Improving Out-of-Distribution Detection by Combining Existing Post-hoc Methods
Paul Novello, Yannick Prudent, Joseba Dalmau, Corentin Friedrich, Yann Pequignot
TL;DR
The paper tackles the challenge that no single post-hoc OOD detector dominates across datasets by proposing to fuse many existing OOD scores. It introduces four multivariate combination strategies—Majority Vote, Empirical CDF, Copula-based CDF, and Center-Outward Quantiles—and extends evaluation metrics to multidimensional detectors. Through extensive experiments on OpenOOD across CIFAR-10/100 and ImageNet-200, it shows that score fusion consistently improves AUROC over the best individual detectors and provides practical guidelines for selecting combinations with or without access to OOD data, including Outlier Exposure. The approach is flexible, scalable to different tasks, and comes with open-source code to facilitate adoption in safety-critical applications. The work thus offers a principled, data-efficient route to more robust OOD detection by leveraging complementary information across many existing detectors.

Exercise requirements
(a) Using the out-of-distribution detection paper summary above, answer briefly:
(i) What kind of existing methods does the paper combine, according to its title?
(ii) How many multivariate combination strategies does it introduce?
(iii) Over which metric does score fusion consistently improve on the best individual detectors?
(b) Extend the summary of the out-of-distribution detection paper above, beginning after its final sentence.

Data
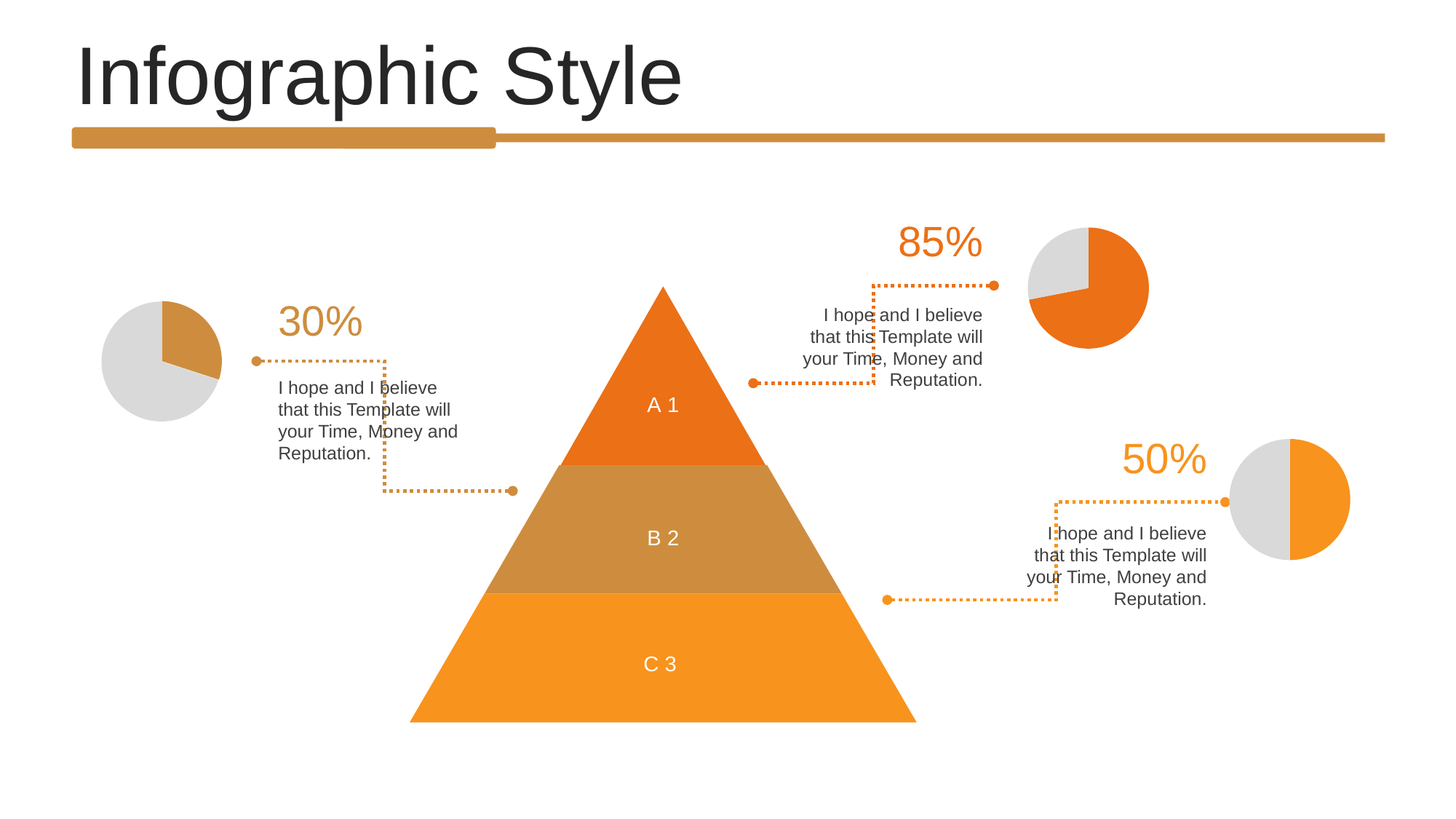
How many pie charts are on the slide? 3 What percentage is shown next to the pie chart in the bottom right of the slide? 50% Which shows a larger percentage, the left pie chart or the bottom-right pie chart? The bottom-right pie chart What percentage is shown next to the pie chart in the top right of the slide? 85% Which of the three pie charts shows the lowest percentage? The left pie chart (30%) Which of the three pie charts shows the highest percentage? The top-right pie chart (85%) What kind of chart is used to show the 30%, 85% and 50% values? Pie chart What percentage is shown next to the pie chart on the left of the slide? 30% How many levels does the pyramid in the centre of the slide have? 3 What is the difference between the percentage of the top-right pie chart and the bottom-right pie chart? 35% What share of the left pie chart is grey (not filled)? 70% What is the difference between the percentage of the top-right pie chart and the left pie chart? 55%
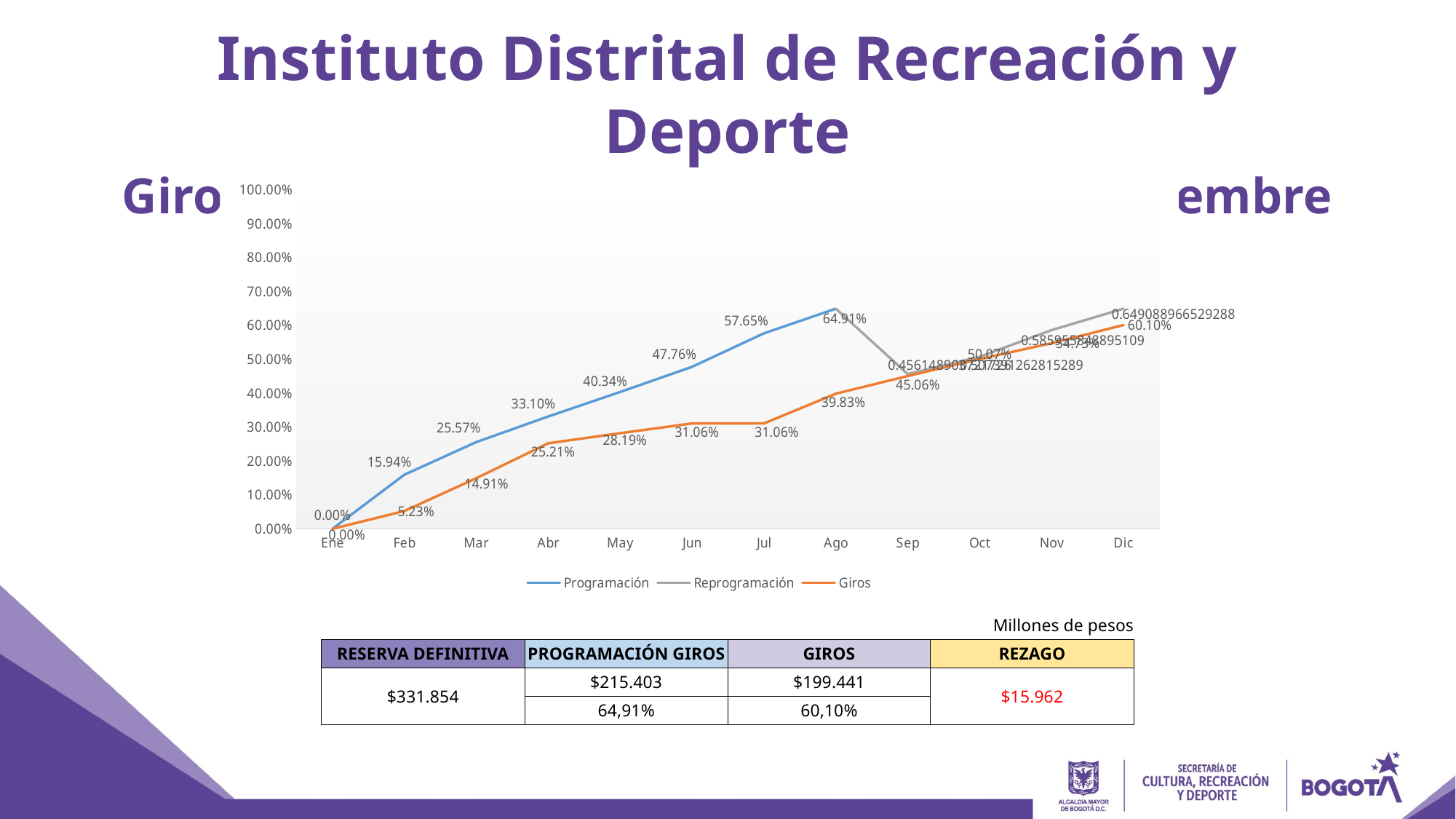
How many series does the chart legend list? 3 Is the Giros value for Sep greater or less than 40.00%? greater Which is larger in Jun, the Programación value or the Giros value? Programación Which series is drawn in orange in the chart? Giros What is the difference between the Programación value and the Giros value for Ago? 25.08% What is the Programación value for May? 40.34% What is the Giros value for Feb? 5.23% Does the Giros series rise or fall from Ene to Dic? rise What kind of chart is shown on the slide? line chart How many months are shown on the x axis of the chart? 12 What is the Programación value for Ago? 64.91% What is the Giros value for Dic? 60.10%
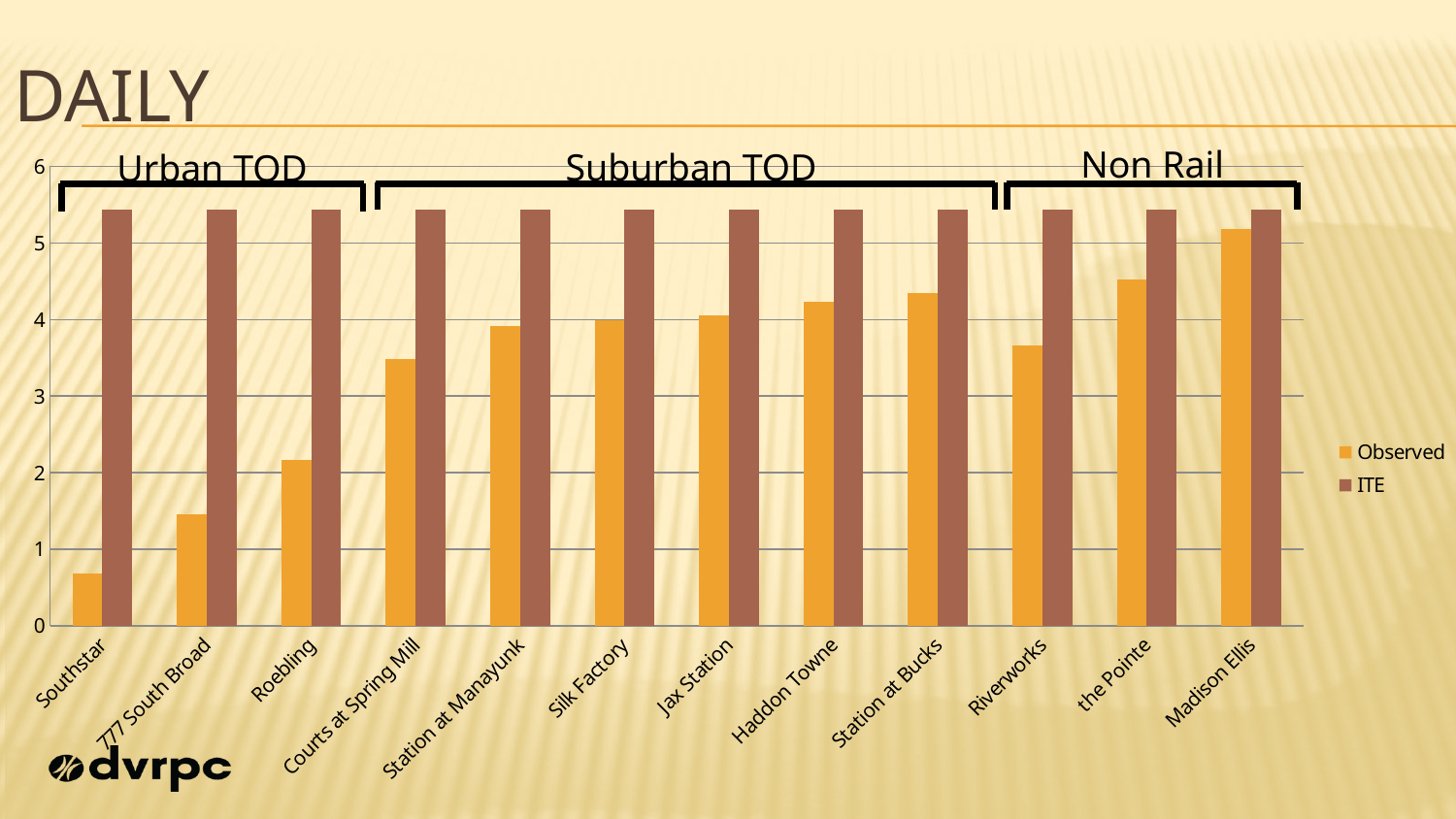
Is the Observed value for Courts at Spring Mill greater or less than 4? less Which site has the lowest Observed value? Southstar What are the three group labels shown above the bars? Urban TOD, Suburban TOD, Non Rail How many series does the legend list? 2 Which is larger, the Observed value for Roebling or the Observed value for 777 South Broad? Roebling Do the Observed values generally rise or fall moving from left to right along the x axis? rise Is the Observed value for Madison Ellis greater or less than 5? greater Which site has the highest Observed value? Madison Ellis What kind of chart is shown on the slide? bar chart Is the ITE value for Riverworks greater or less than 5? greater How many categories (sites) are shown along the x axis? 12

Answers for the exercise
(a)
(i) Existing post-hoc methods for out-of-distribution detection.
(ii) Four: Majority Vote, Empirical CDF, Copula-based CDF, and Center-Outward Quantiles.
(iii) AUROC.

(b)
Abstract
Since the seminal paper of Hendrycks et al. arXiv:1610.02136, Post-hoc deep Out-of-Distribution (OOD) detection has expanded rapidly. As a result, practitioners working on safety-critical applications and seeking to improve the robustness of a neural network now have a plethora of methods to choose from. However, no method outperforms every other on every dataset arXiv:2210.07242, so the current best practice is to test all the methods on the datasets at hand. This paper shifts focus from developing new methods to effectively combining existing ones to enhance OOD detection. We propose and compare four different strategies for integrating multiple detection scores into a unified OOD detector, based on techniques such as majority vote, empirical and copulas-based Cumulative Distribution Function modeling, and multivariate quantiles based on optimal transport. We extend common OOD evaluation metrics -- like AUROC and FPR at fixed TPR rates -- to these multi-dimensional OOD detectors, allowing us to evaluate them and compare them with individual methods on extensive benchmarks. Furthermore, we propose a series of guidelines to choose what OOD detectors to combine in more realistic settings, i.e. in the absence of known OOD data, relying on principles drawn from Outlier Exposure arXiv:1812.04606. The code is available at https://github.com/paulnovello/multi-ood.